Early on it was pretty tough.  But let's be honest - it's tough for everyone.  You suddenly have a defenseless creature that needs you and only you to survive, that only sleeps for short periods of time and at odd hours and needs to eat nearly constantly.  That's a lot to take in.

I think that I saw the bleary-eyed parents of newborns before, but maybe I just didn't notice them.  Or, I thought that maybe they were just working or partying too hard.  I had heard the complaints about being a new parent, but just never really took them in.  In my defense, I honestly never thought I actually was going to be a parent the way that our infertility journey was going.

Now I understand.  I see the "walking dead".  The bleary-eyed, exhausted people who are running on a few hours of sleep - if they are lucky.  I see them and nod with understanding.

To be fair.  We were pretty lucky.  P was a very healthy baby.  He had jaundice when he was born, but it cleared up with regular feedings.  He did actually sleep pretty well (for a newborn), had no congenital birth defects or conditions, and was a good eater.
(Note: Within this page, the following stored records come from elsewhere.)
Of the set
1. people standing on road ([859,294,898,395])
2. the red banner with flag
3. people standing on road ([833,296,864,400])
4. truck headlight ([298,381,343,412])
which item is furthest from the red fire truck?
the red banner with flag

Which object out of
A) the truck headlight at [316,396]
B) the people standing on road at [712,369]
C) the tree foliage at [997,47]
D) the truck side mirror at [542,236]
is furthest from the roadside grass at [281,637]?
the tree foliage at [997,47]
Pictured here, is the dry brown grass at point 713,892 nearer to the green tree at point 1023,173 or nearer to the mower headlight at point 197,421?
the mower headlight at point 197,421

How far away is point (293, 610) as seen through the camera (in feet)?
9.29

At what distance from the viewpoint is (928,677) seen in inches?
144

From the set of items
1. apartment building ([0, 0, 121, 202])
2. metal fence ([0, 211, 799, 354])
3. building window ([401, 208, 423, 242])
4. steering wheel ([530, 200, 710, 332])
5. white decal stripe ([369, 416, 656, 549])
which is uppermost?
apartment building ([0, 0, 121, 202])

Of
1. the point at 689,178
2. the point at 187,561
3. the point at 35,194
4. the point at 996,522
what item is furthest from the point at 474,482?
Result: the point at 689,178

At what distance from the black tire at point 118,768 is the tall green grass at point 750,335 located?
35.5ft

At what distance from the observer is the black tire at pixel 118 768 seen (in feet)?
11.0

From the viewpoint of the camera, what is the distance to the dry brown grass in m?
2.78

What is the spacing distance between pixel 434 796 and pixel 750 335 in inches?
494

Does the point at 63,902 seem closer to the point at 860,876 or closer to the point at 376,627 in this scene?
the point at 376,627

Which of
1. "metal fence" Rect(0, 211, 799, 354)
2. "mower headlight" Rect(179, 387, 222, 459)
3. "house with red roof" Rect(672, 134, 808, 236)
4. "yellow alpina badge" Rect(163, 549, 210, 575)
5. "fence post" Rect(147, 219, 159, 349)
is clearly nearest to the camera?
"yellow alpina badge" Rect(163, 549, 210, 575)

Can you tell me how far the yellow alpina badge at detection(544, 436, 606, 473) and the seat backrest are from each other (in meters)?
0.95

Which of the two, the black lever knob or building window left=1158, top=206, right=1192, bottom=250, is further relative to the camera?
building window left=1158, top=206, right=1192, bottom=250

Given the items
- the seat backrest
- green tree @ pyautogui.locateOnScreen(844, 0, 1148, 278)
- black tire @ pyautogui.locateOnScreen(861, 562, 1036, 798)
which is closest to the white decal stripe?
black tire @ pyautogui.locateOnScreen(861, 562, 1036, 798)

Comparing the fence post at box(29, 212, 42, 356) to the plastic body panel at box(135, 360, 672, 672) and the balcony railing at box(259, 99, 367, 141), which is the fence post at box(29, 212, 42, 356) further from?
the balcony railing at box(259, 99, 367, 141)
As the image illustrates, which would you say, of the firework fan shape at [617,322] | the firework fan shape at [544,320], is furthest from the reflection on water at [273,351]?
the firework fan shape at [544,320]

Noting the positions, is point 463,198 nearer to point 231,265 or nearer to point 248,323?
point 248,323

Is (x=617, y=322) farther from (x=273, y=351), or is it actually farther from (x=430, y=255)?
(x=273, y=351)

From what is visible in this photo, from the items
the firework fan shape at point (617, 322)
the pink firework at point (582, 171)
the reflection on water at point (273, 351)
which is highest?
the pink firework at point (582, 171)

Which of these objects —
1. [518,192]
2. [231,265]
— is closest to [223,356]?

The feedings were pretty tough at first in that I tried to induce lactation.  I thought it would be a way to help me bond with P and that it would help to heal that I was not able to carry P myself.  No matter how much I pumped, or ate oatmeal, or took supplements, I just did not produce milk.  The most I could do was 1 ounce a day - even after P was born.

I tried a supplemental nursing system.  That was a huge pain.  It was hard on me and hard on P.  I lasted about a week.  Mark was great.  He helped to keep encouraging me and even went to the lactation consultant with me.  We got a special nursing pillow and he helped me with holding P the right way and latching.  I wanted to give up a few times, but Mark kept me going.

Then, about 3 in the morning, I came into the bedroom absolutely distraught.  I was crying and holding P.  I had been trying to get P to nurse for about an hour and it just was not working.  Mark wiped my tears, looked me straight in the eyes and said: "I will go and get a bottle".  And I knew it was the best and right thing to do.

Even I was not a milk producer, thankfully other people are.  We were able to secure enough donor milk from our GC and a wonderful family to keep P on breast milk until he was a year old.

Things did get easier.  P started to sleep, so we started to sleep.  He grew and started hitting his milestones.  One day, he could hold up his head, then he could roll over.  Suddenly he started crawling.  Then, after months of scooting around furniture, he took his first steps.  Now we can barely keep up with him.

P became more and more fun as he grew.  Interacting with him melts my heart.  He gives us hugs and runs to greet us when we pick him up from daycare.  He can even start to tell us what he wants!  (As long as it is a banana or "nana" as P likes to say).  It is pretty amazing what new things he can do from day to day.

I try not to blink as I might miss something along the way.

The journey to get here has had its ups and downs, but the destination has been worth the trip.